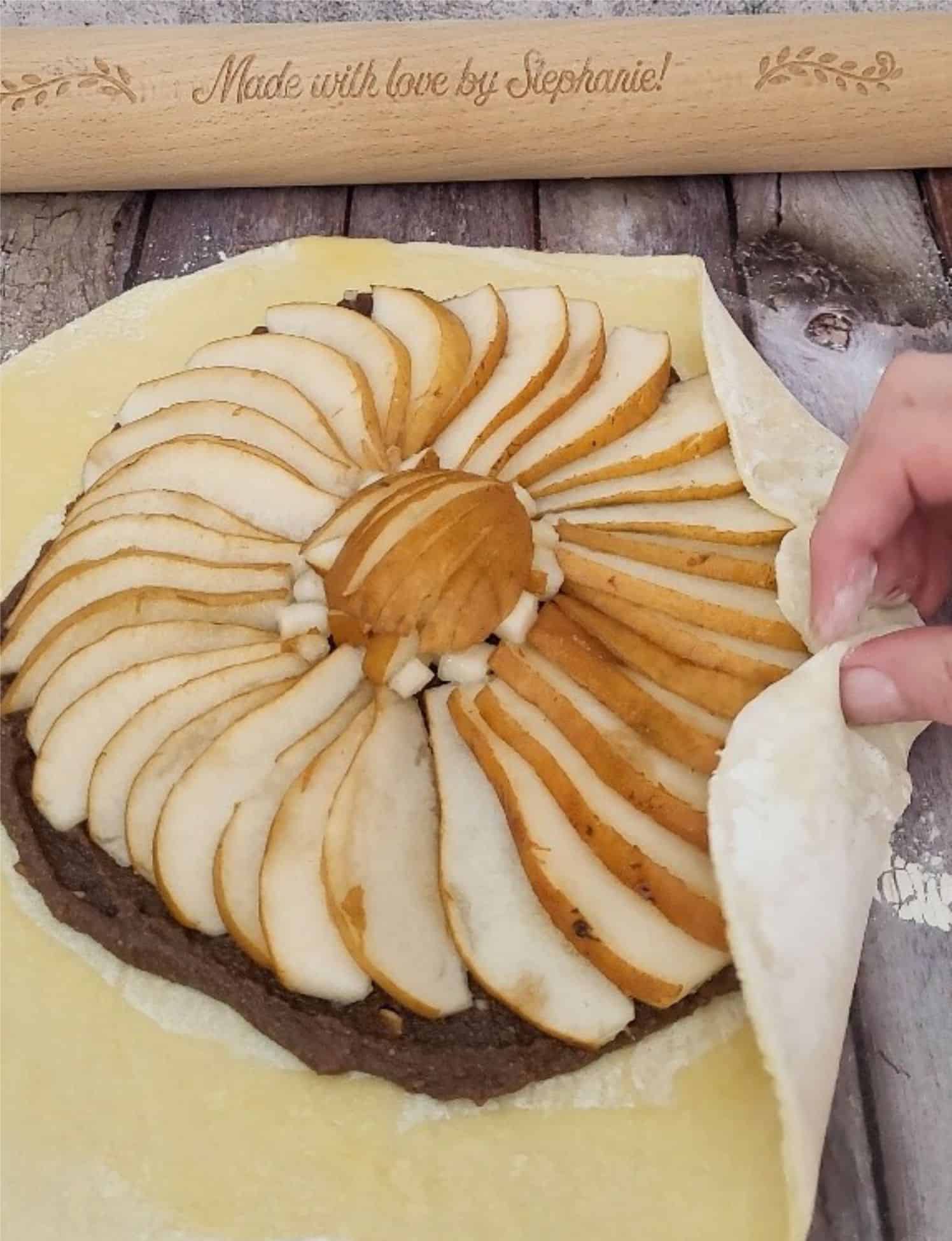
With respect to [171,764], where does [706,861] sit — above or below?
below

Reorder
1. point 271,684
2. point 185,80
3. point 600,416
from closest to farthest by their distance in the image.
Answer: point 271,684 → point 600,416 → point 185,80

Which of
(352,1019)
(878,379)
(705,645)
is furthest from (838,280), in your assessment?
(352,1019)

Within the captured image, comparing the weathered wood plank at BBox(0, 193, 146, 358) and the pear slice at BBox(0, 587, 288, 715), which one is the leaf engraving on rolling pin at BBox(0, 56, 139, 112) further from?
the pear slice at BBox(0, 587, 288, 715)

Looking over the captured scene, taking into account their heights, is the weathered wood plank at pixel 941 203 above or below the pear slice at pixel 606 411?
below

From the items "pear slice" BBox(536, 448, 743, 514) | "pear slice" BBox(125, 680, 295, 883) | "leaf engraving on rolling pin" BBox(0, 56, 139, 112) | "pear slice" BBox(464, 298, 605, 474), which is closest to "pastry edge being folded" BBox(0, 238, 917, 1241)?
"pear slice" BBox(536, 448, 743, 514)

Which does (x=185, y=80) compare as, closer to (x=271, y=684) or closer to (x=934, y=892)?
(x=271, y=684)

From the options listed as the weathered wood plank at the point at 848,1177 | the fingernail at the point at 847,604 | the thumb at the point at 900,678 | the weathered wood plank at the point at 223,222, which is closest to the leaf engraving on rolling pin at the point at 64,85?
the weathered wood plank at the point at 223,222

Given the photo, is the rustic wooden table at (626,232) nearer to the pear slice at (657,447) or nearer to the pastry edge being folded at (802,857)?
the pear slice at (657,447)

______

> **Task description**
Copy out word for word everything from the line containing "From the options" down to the last of the rows above, including both the starting line and the final line.

> **The output**
From the options listed as the weathered wood plank at the point at 848,1177 | the fingernail at the point at 847,604 | the thumb at the point at 900,678 | the weathered wood plank at the point at 223,222, which is closest to the leaf engraving on rolling pin at the point at 64,85?
the weathered wood plank at the point at 223,222

Given the photo, is the rustic wooden table at (626,232) nearer to the pear slice at (657,447) or nearer to the pastry edge being folded at (802,857)?
the pear slice at (657,447)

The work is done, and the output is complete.